#### ENTRIES SUPPLIED:
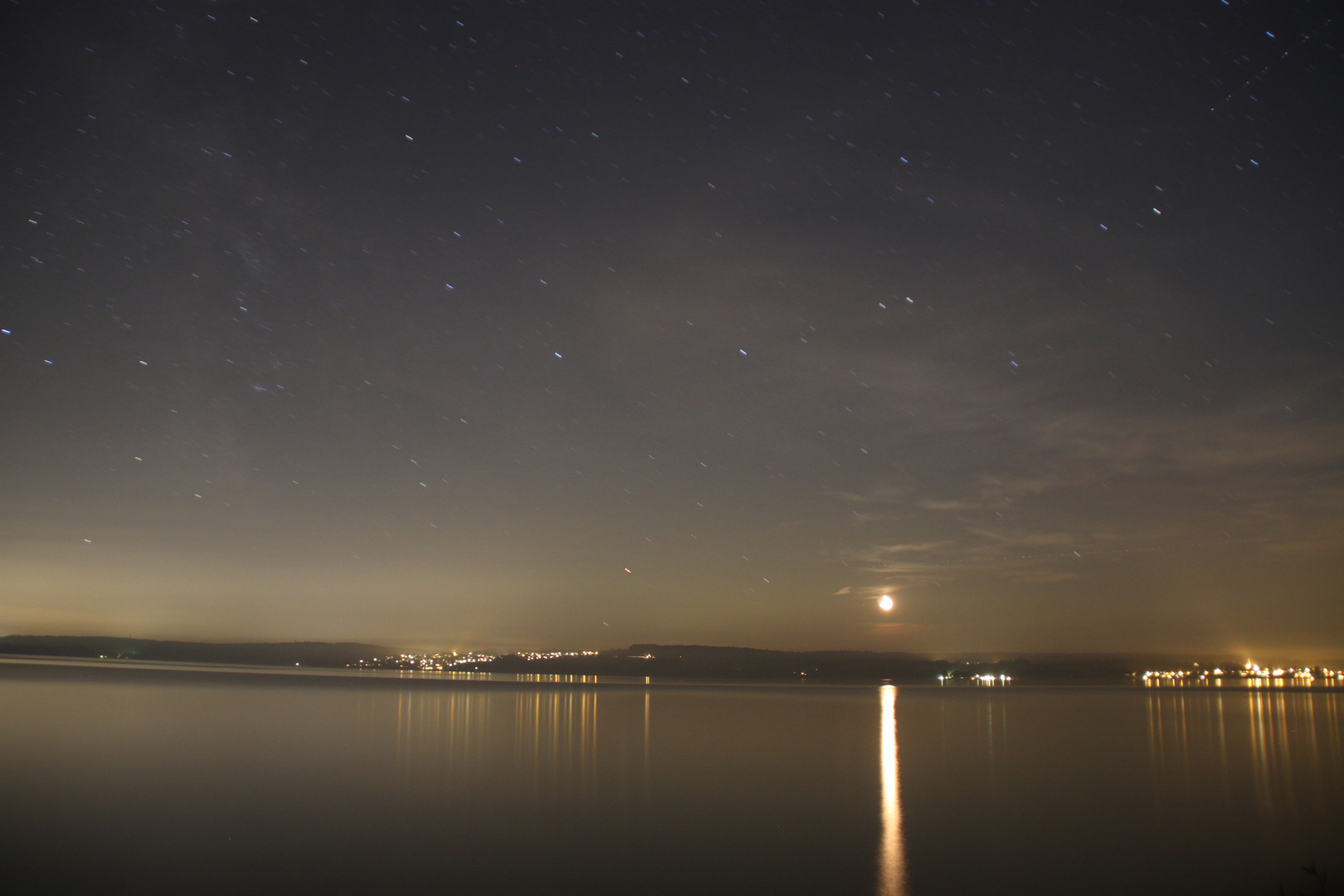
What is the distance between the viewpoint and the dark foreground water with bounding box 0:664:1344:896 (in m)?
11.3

==

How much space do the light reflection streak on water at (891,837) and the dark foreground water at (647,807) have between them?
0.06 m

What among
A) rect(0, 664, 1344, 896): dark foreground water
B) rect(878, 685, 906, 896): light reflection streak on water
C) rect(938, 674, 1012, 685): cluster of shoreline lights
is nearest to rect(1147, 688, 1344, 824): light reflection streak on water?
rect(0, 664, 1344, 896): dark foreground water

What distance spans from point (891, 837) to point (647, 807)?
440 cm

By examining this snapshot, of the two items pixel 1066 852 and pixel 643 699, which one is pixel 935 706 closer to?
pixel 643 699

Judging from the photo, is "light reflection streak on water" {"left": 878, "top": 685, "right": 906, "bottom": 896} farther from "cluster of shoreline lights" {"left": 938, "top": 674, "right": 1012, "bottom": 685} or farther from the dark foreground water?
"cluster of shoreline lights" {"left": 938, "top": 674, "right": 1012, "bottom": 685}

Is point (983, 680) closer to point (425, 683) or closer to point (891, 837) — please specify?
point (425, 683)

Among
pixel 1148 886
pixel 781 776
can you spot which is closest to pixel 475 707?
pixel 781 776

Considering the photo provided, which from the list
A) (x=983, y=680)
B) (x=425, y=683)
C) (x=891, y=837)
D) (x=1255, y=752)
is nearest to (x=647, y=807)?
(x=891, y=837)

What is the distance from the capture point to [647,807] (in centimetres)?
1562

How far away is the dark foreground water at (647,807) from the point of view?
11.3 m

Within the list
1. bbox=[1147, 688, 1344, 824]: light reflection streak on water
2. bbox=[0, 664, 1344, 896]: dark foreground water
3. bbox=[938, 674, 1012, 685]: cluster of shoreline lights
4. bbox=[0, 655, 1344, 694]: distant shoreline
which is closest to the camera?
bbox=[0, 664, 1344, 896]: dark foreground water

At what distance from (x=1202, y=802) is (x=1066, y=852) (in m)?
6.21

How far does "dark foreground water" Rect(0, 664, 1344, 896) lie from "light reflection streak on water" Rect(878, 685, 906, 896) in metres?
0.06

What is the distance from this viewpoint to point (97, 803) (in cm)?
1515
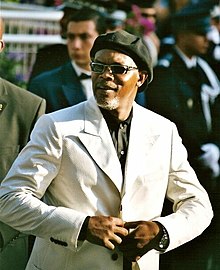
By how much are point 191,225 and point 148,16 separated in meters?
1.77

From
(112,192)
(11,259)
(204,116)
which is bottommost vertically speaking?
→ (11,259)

==

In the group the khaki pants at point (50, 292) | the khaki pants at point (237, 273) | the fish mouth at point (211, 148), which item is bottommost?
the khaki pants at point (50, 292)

#### STATED GOAL:
Extract each line of the material above that contains the word "photo", and copy those lines in full.

#### EXERCISE RESPONSE:
Judging from the photo, is "light reflection streak on water" {"left": 878, "top": 685, "right": 906, "bottom": 896} farther from "cluster of shoreline lights" {"left": 938, "top": 674, "right": 1012, "bottom": 685} or farther from the dark foreground water?
Considering the photo provided, which from the list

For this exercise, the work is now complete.